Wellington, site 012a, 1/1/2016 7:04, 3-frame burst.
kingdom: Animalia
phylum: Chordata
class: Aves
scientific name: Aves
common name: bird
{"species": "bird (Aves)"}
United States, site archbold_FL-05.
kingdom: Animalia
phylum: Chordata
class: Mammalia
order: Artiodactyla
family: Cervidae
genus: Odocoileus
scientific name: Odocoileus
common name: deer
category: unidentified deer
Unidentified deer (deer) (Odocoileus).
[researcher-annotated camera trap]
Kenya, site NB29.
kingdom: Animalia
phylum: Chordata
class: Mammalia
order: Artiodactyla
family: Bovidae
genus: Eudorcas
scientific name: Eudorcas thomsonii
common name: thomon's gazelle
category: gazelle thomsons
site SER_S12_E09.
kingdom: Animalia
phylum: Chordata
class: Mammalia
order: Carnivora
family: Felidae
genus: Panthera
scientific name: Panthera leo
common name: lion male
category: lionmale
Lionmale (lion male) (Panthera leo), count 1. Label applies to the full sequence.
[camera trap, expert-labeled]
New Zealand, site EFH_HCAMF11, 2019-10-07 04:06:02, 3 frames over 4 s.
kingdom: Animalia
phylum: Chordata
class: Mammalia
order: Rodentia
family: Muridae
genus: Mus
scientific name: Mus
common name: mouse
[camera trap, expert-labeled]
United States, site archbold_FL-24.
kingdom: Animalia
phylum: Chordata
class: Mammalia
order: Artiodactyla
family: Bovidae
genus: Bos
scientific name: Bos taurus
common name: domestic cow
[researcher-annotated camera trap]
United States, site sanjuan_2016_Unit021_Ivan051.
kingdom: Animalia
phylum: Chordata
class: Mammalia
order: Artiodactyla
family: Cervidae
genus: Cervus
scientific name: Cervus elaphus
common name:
##############################
### What you need to do
Your task is to print all of the records exactly.

### Your solution
Wellington, site 012a, 1/1/2016 7:04, 3-frame burst.
kingdom: Animalia
phylum: Chordata
class: Aves
scientific name: Aves
common name: bird
{"species": "bird (Aves)"}
United States, site archbold_FL-05.
kingdom: Animalia
phylum: Chordata
class: Mammalia
order: Artiodactyla
family: Cervidae
genus: Odocoileus
scientific name: Odocoileus
common name: deer
category: unidentified deer
Unidentified deer (deer) (Odocoileus).
[researcher-annotated camera trap]
Kenya, site NB29.
kingdom: Animalia
phylum: Chordata
class: Mammalia
order: Artiodactyla
family: Bovidae
genus: Eudorcas
scientific name: Eudorcas thomsonii
common name: thomon's gazelle
category: gazelle thomsons
site SER_S12_E09.
kingdom: Animalia
phylum: Chordata
class: Mammalia
order: Carnivora
family: Felidae
genus: Panthera
scientific name: Panthera leo
common name: lion male
category: lionmale
Lionmale (lion male) (Panthera leo), count 1. Label applies to the full sequence.
[camera trap, expert-labeled]
New Zealand, site EFH_HCAMF11, 2019-10-07 04:06:02, 3 frames over 4 s.
kingdom: Animalia
phylum: Chordata
class: Mammalia
order: Rodentia
family: Muridae
genus: Mus
scientific name: Mus
common name: mouse
[camera trap, expert-labeled]
United States, site archbold_FL-24.
kingdom: Animalia
phylum: Chordata
class: Mammalia
order: Artiodactyla
family: Bovidae
genus: Bos
scientific name: Bos taurus
common name: domestic cow
[researcher-annotated camera trap]
United States, site sanjuan_2016_Unit021_Ivan051.
kingdom: Animalia
phylum: Chordata
class: Mammalia
order: Artiodactyla
family: Cervidae
genus: Cervus
scientific name: Cervus elaphus
common name:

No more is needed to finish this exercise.